Raising her hand and weaving imaginary circles in the air, Ukiah Hoy asks her beginning arts students to close their eyes and draw a continuous line.
Silently, she adds.
Hoy tells the Cholla High students to focus on their drawing hand and nothing else around them. Just move your hand around the paper, let it flow, she says. “It will be the longest three minutes of your life,” she jokes.
The exercise helps the students reset their focus.
And while the exercise might appear meaningless, something deeper occurs when the class of about 30 students makes their squiggly lines: They’ve completed a process where there is no right or wrong, nor judgment of the outcome. It is a moment of mindfulness.
Welcome to Miss Hoy’s classroom in Cholla’s Pod K. It’s a place where students find equality, shared values, inspiration and meaning in their art projects. Art is “finding a way to break down walls,” says Hoy, a second-year teacher at the west-side school.
Recognition has already reached Hoy, a 2016 graduate of the University of Arizona.
The Women’s Caucus of the National Art Education Association awarded the 32-year-old Hoy its Carrie Nordlund pre-K-12 Feminist Pedagogy Award. The award honors an educator for making a “special effort to incorporate feminist pedagogy into her or his pre-K-12 teaching, and which pre-K-12 art educators, peers, and administrators have recognized as inclusive.”
“Feminism is an ideology that values equality regardless of gender,” said Hoy, who grew up in Catalina, north of Tucson, and graduated from Canyon del Oro High School in 2004.
Treating her students equally and helping them learn to treat each other the same way is a key tenet in Hoy’s teaching philosophy. She wants the classroom to be a secure place where the students can learn, grow and create.
At the beginning of the school year, Hoy recounted, she led the students in a discussion of pronouns beyond “he” and “she.” The students, more so today than yesterday, have become aware of our fluid gender identifications. More students know fellow students who are undergoing gender change and transformation.
“You’re failing students if you’re not creating a safe space,” said Hoy who teaches five classes with a total of about 140 students, in all four grade levels.
In this safe space art is the focus of her teaching and their learning.

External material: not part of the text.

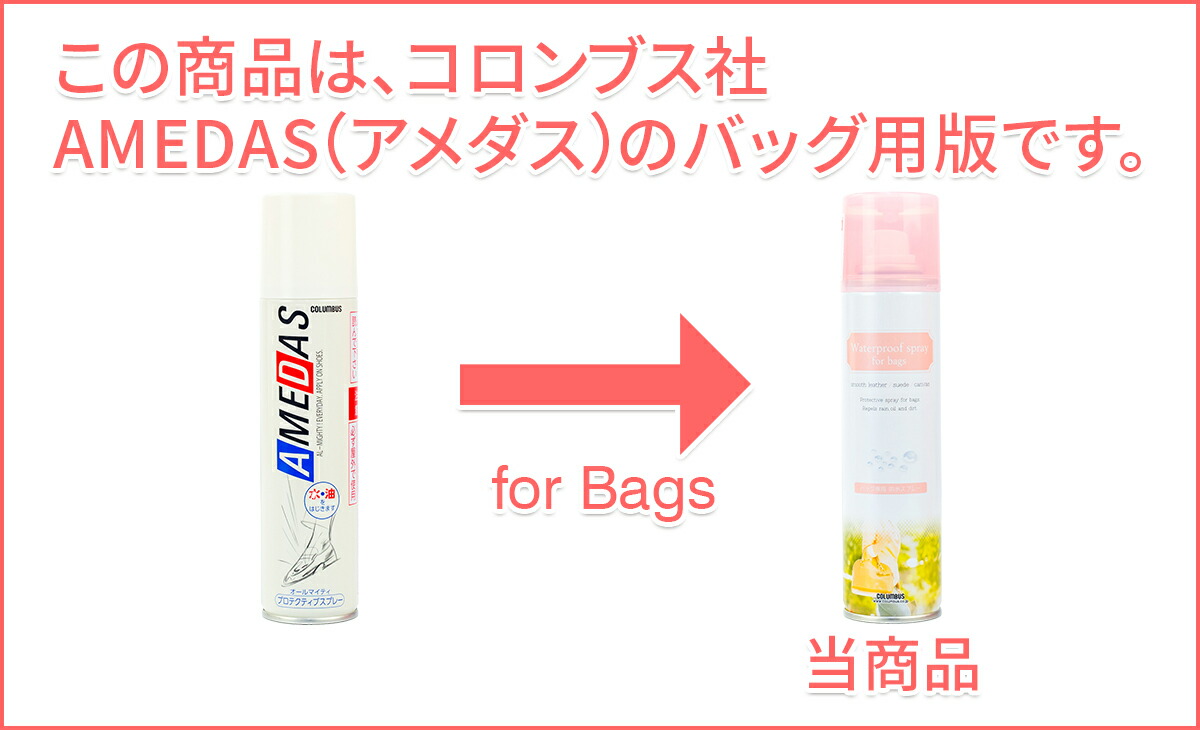 楽天市場 バッグ 財布 レザーケア用品columbus コロンブス 防水スプレー ウォータープルーフスプレー Amedas アメダス 180ml バッグ用 靴用 こだわりのブランド Sentire One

And art is the vehicle they use to make life’s connections.
“It’s a language,” Hoy said. “It helps develop a voice. It gives students a way to express themselves.”
In her application for the award, Hoy wrote: “I view Art and Visual Cultural Education as a fundamental subject of study. It is comparable in importance to core curricula and is a facet of language, science, history, geography and math. Being able to think critically is essential to thriving as an individual, and I have confidence that art education is the conduit that can facilitate this process.”
In her spare time, Hoy is working on large steel sculptures. They are skeletal, biological figures. A Santa Fe, New Mexico, gallery owner has invited her to create some sculptures to sell.
But the students are her joyful focus.
In her third-period class last week, students were working on a project that evoked dreams. Not necessarily their own dreams but the universal concept of dreams. Some students found inspiration in rap song by Tupac Shakur. The process included sketching out their project idea then working on it. And if they made mistakes or the idea didn’t work out, Hoy said, the students went at it again.
Failing and then trying again is part of the art process, just like life, the students learn, Hoy said.
“It’s a learned skill,” she said.
In addition to using art to learn a key lifelong lesson, Hoy finds that her teenage students lean on her art class to bolster their lives. Art builds them up, and their artwork expresses their lives and dreams, she said.
“They’re hungry for independence,” said Hoy.
Hoy had fiddled with art in her youth but by the time she enrolled in the UA, several years after graduating from high school, Hoy decided to focus on a fine-arts career. Subsequently she decided to shift to arts education.
Teaching, she believes, is a noble calling even if educators are not valued like they once were. And teaching art, its history, its place in our lives, makes her job even that more important despite a wide societal indifference to art.
“Some in society see arts as disposable,” Hoy said.
But just as art elevates her Cholla students, it elevates all of us.
“To be a well-rounded, holistic human being, you need to have a general knowledge of art,” said Hoy, who has taught at the Tucson Museum of Art. “Every civilization has revered art.”